Abstract :
[en] Power systems reliability management aims at taking decisions ahead in time, from several years to a few minutes ahead, so as to facilitate the operation of the system over a future target horizon and ensure a continuous supply of electricity to end-users. As electricity is essential in our modern societies, this activity is critical. However, power systems are currently undergoing major changes. Among others, the increasing penetration of renewable energy, the liberalization of the electricity sector and the aging of the grid result in a large increase in the amount of uncertainties in power systems, complicating the task of the operators and calling for new methods for operation and planning, taking into account these uncertainties.
Focusing on the short-term operation planning context, that aims at taking decisions from several days to several hours ahead to ensure that adequate resources will be available in real-time operation to meet the electricity demand, we propose in this thesis new decision-making tools leveraging machine learning, Monte-Carlo simulations and optimization, to tackle the increasing uncertainties in power systems. In particular, we propose to exploit simplified models, called proxies, of the behavior of the operator in response to realization of uncertainties over the future target horizon considered. These proxies must be fast and yet accurate, in order to replace traditional heavy models of the behavior of the operator and allow one to anticipate the impact of a candidate operation planning decision over a very large number of possible future operating conditions in a short amount of time.

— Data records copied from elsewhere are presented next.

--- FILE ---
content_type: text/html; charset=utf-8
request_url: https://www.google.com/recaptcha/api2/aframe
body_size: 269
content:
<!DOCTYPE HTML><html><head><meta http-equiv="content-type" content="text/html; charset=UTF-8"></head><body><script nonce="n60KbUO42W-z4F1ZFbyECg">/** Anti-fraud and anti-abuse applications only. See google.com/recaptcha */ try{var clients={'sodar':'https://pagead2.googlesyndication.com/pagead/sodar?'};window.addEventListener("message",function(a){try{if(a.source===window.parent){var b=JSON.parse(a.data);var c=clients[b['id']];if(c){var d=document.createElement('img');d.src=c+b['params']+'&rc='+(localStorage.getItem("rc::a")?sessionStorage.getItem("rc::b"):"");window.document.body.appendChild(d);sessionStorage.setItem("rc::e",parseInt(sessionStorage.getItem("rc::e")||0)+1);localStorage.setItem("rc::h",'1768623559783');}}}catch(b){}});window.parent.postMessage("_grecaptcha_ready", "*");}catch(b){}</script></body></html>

In this thesis, we propose a methodology to build these proxies with machine learning and we illustrate how they can be used for the two aspects of reliability management: reliability assessment (i.e. evaluating the anticipated outcomes of real-time operation) and control (i.e. selecting which decisions to commit).
More specifically, we develop a methodology based on supervised machine learning to build proxies of real-time operation and we show on a case-study that such built proxies have good accuracies and are several orders of magnitude faster than traditional models of real-time operation.

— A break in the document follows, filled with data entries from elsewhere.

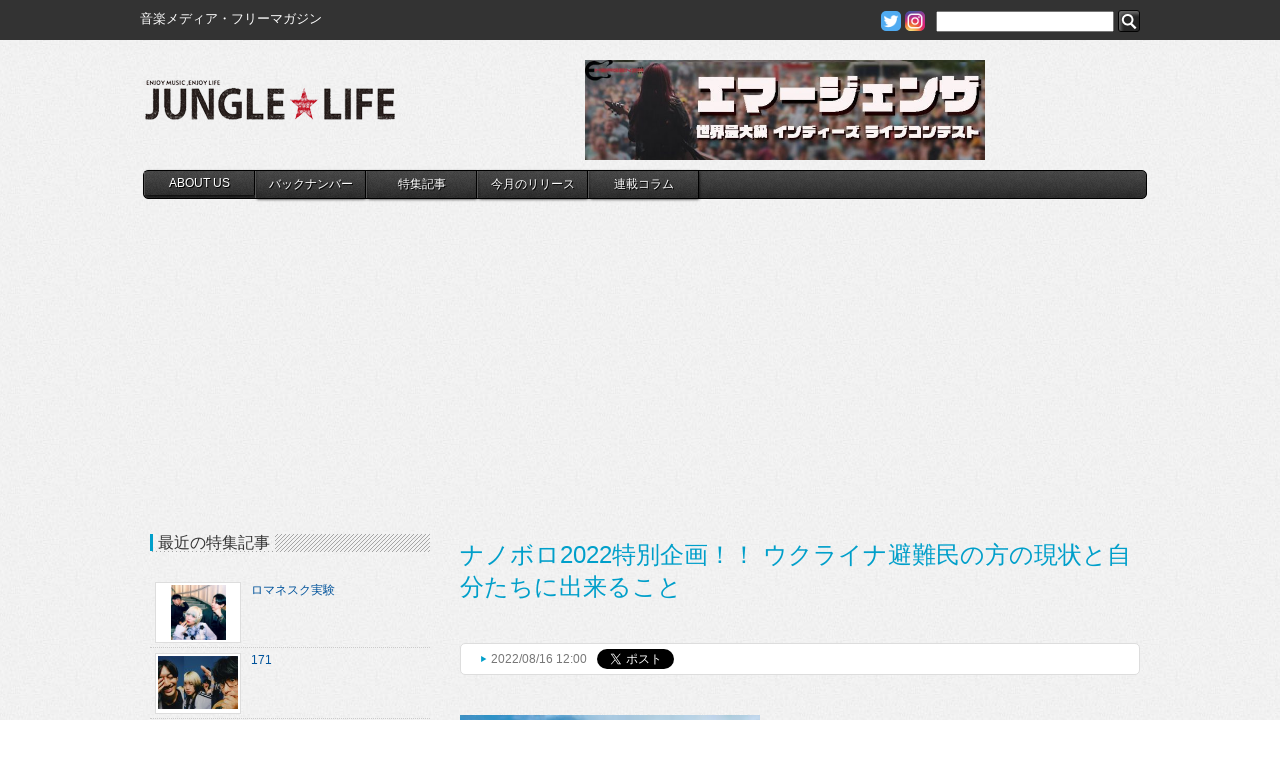

--- FILE ---
content_type: text/html; charset=utf-8
request_url: https://www.google.com/recaptcha/api2/aframe
body_size: 267
content:
<!DOCTYPE HTML><html><head><meta http-equiv="content-type" content="text/html; charset=UTF-8"></head><body><script nonce="6kjMi-ZBEb0-UN-2Lypnqg">/** Anti-fraud and anti-abuse applications only. See google.com/recaptcha */ try{var clients={'sodar':'https://pagead2.googlesyndication.com/pagead/sodar?'};window.addEventListener("message",function(a){try{if(a.source===window.parent){var b=JSON.parse(a.data);var c=clients[b['id']];if(c){var d=document.createElement('img');d.src=c+b['params']+'&rc='+(localStorage.getItem("rc::a")?sessionStorage.getItem("rc::b"):"");window.document.body.appendChild(d);sessionStorage.setItem("rc::e",parseInt(sessionStorage.getItem("rc::e")||0)+1);localStorage.setItem("rc::h",'1768587978240');}}}catch(b){}});window.parent.postMessage("_grecaptcha_ready", "*");}catch(b){}</script></body></html>

--- FILE ---
content_type: text/plain
request_url: https://www.google-analytics.com/j/collect?v=1&_v=j102&a=1265593988&t=pageview&_s=1&dl=https%3A%2F%2Fwww.jungle.ne.jp%2Fnewsfeature%2Fna816%2F&ul=en-us%40posix&dt=%E3%83%8A%E3%83%8E%E3%83%9C%E3%83%AD2022%E7%89%B9%E5%88%A5%E4%BC%81%E7%94%BB%EF%BC%81%EF%BC%81%20%E3%82%A6%E3%82%AF%E3%83%A9%E3%82%A4%E3%83%8A%E9%81%BF%E9%9B%A3%E6%B0%91%E3%81%AE%E6%96%B9%E3%81%AE%E7%8F%BE%E7%8A%B6%E3%81%A8%E8%87%AA%E5%88%86%E3%81%9F%E3%81%A1%E3%81%AB%E5%87%BA%E6%9D%A5%E3%82%8B%E3%81%93%E3%81%A8%20%7C%20JUNGLE%E2%98%86LIFE&sr=1280x720&vp=1280x720&_u=IEBAAEABAAAAACAAI~&jid=1789516876&gjid=1547069435&cid=115654220.1768587976&tid=UA-64598215-1&_gid=263414604.1768587976&_r=1&_slc=1&z=1018962334
body_size: -449
content:
2,cG-GNZDG8RFYJ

Considering the reliability assessment problem, we combine a variance reduction technique called the control variates approach with our machine learnt proxies in order to speed up the estimation of the induced expected costs of real-time operation for a given candidate operation planning decision. We show that this method yields unbiased estimates of the expected costs of real-time operation while requiring a significantly smaller number of scenarios compared to classical Monte-Carlo techniques for a given target accuracy.
We then generalize this approach to several unseen candidate decisions to further help choosing among operation planning decisions. We show that this approach can be used to rank a list of candidate decisions according to their induced expected costs of real-time operation in order to identify good operation planning decisions.
Motivated by the reliability control problem, we propose to exploit input convex neural networks to build convex approximations of non-convex feasible domains of optimization problems and we demonstrate that the such learnt approximation can be expressed as a set of linear inequalities in a lifted space.
Finally, we review recent works applying machine learning techniques for reliability management, to showcase the potential of these techniques and the progress achieved to date.